In summary, there appears to be considerable agreement between transcriptomic studies and physiological or immunohistochemical studies. It would seem that most channels common to all 10 datasets can be identified by these other techniques. There are examples, however, of proteins which have been identified in chondrocytes yet show up in few datasets. For example, the ASIC channel (ACCN2 gene) has been shown by immunohistochemistry and rt-PCR yet shows up in only one of the three rat datasets discussed here. Therefore, combining these approaches should massively speed up the rate of discovery of ion channels in cell types which can be isolated in sufficient quantities to perform such studies. There are tissues, such as the brain, where cell types are too intermingled to allow identification of unique cell types, but for many tissues in the musculoskeletal system (or cell lines), the combination of transcriptomics and protein studies seems ideal.
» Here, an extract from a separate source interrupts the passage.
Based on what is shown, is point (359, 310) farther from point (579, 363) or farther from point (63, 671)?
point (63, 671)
With regard to OA, this strategy has allowed us to very rapidly pinpoint some phenotypic changes in the expression of two important channels in OA: an aquaporin and the BK channel. Further protein and functional experiments will be necessary to establish whether the other KCa channels are also altered, and in particular whether these changes contribute to or result from progression of OA.